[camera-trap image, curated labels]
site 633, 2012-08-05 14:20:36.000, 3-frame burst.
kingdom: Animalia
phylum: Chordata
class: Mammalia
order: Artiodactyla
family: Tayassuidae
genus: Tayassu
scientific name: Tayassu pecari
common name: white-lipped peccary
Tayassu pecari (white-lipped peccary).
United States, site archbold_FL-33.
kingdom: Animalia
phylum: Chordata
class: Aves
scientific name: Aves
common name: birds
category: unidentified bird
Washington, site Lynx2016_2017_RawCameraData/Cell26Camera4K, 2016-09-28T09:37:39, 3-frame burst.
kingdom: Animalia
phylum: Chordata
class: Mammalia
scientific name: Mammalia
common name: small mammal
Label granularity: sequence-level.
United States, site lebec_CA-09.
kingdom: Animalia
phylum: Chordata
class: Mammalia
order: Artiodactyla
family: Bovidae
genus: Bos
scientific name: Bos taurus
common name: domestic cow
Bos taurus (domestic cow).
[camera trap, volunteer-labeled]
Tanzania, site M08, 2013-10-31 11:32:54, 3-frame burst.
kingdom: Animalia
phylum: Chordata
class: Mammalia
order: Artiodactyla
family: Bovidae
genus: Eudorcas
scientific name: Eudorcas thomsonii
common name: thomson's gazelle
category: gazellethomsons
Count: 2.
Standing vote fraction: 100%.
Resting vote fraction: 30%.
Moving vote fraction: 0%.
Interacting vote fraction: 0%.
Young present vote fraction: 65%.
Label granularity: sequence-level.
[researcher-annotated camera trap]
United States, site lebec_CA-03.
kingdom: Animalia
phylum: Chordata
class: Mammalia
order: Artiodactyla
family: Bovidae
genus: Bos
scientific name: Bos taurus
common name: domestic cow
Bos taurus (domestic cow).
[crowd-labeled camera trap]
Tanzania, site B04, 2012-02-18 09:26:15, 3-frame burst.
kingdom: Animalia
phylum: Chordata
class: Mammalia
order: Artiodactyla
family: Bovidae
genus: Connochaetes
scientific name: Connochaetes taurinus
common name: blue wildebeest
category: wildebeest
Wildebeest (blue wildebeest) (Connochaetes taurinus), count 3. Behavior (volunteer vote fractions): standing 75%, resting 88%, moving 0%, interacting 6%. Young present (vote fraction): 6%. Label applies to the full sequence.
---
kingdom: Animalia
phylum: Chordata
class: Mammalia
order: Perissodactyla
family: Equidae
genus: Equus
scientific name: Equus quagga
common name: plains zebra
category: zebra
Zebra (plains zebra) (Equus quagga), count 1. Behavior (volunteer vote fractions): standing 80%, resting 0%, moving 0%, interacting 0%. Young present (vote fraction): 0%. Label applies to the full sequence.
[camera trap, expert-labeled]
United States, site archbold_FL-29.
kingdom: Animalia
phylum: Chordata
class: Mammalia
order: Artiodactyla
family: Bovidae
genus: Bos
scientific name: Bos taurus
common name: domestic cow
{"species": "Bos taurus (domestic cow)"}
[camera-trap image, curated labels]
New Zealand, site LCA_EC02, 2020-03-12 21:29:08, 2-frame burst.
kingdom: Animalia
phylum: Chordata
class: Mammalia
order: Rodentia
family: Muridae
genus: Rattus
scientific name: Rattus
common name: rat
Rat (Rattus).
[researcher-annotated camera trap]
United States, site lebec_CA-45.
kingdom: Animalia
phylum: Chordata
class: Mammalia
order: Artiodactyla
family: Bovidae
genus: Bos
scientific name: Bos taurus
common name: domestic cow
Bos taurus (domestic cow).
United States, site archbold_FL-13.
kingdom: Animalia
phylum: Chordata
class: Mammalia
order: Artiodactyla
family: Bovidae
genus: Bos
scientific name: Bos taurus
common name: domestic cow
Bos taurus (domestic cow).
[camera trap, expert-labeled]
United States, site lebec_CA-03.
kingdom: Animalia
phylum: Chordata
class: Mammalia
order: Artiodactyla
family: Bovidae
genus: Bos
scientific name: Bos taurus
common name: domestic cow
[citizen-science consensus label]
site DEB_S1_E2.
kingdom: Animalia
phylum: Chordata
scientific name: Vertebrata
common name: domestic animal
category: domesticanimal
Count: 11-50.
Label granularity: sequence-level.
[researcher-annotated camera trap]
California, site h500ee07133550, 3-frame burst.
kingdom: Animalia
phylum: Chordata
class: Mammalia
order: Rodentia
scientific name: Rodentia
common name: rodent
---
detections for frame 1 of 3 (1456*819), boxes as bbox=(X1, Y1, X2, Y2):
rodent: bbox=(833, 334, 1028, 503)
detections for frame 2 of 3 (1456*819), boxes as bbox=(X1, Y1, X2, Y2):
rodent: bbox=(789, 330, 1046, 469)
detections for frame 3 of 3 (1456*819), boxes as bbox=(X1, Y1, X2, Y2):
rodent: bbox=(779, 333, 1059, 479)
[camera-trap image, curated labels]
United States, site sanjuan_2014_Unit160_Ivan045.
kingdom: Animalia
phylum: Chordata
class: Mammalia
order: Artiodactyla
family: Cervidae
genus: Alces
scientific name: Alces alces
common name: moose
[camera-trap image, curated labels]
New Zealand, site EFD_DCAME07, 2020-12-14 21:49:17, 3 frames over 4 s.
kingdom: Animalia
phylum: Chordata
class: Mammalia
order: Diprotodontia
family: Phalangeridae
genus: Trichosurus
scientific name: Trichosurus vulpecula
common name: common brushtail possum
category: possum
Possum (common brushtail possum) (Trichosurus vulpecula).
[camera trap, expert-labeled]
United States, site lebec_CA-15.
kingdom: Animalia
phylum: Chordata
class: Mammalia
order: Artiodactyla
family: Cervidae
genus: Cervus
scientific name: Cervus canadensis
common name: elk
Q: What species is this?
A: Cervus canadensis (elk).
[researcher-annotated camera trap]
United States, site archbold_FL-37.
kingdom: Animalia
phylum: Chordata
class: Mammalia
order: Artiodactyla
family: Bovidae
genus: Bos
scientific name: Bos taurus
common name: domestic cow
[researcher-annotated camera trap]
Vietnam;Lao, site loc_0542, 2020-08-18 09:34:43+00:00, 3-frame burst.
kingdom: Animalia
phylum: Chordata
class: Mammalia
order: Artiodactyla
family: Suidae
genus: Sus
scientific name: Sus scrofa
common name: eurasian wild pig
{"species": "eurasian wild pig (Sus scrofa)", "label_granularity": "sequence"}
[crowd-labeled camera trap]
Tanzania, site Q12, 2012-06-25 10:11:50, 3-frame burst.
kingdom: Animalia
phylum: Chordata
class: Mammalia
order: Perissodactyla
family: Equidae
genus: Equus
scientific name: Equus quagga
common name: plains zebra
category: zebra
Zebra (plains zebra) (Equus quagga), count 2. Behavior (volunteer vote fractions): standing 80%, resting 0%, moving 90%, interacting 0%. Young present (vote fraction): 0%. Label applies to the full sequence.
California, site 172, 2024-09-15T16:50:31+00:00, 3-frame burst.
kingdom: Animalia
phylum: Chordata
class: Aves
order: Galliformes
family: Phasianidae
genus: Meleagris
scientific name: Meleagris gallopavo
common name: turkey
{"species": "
════════════════
:: DIRECTIONS ::
Within the records, filter for lines that contain the word "eurasian" and show each one.

:: SOLUTION FOR THIS EXERCISE ::
common name: eurasian wild pig
{"species": "eurasian wild pig (Sus scrofa)", "label_granularity": "sequence"}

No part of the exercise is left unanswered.